» **ENTRIES PROVIDED**:
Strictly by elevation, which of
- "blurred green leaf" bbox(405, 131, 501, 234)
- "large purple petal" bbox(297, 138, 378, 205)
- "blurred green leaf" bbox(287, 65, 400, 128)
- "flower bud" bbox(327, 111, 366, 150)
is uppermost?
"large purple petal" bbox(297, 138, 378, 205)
* * *
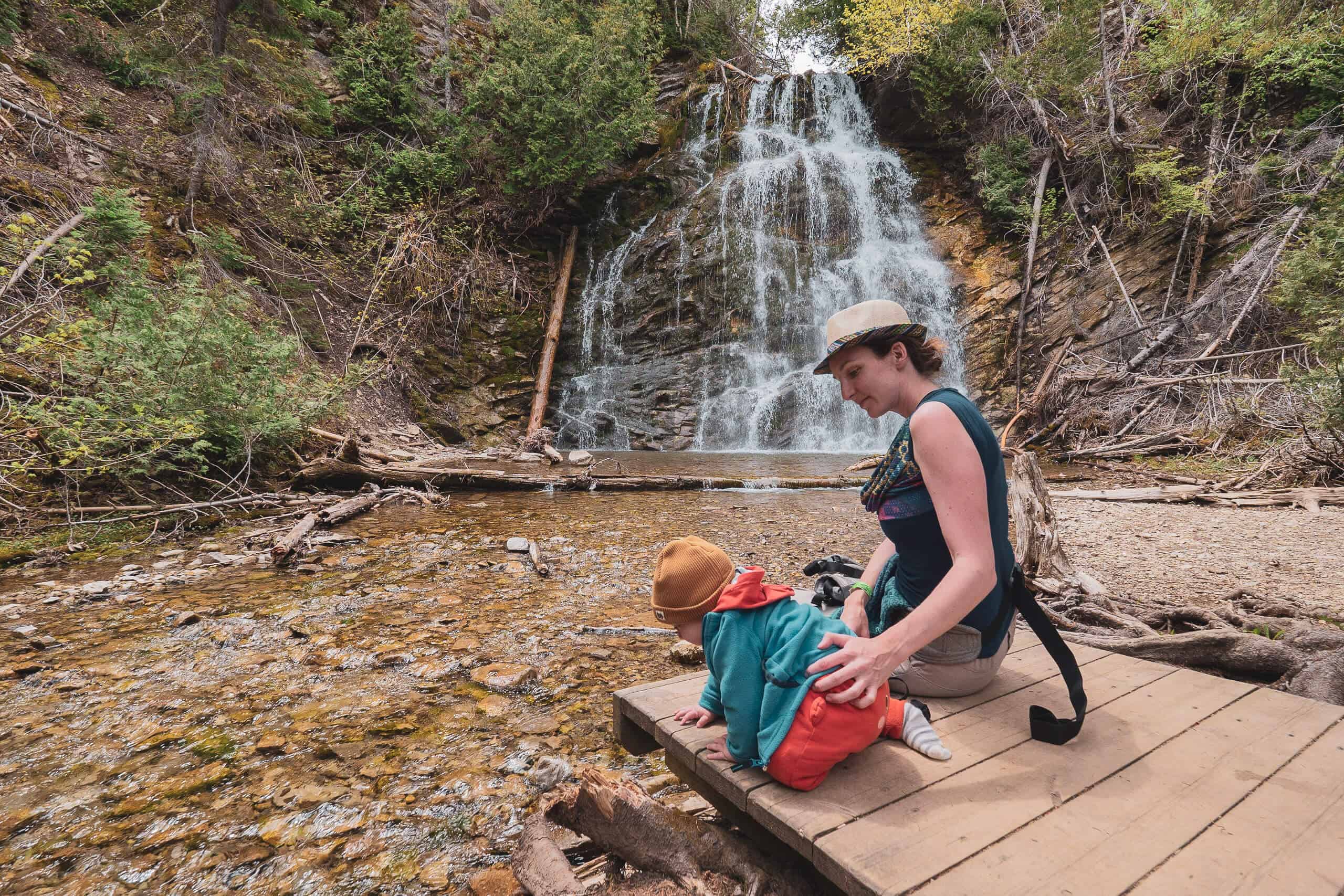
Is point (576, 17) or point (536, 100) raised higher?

» **WHAT IS BEING ASKED**:
Display every line of the material above that contains the string "bbox".

» **EXPECTED OUTPUT**:
- "blurred green leaf" bbox(405, 131, 501, 234)
- "large purple petal" bbox(297, 138, 378, 205)
- "blurred green leaf" bbox(287, 65, 400, 128)
- "flower bud" bbox(327, 111, 366, 150)
"large purple petal" bbox(297, 138, 378, 205)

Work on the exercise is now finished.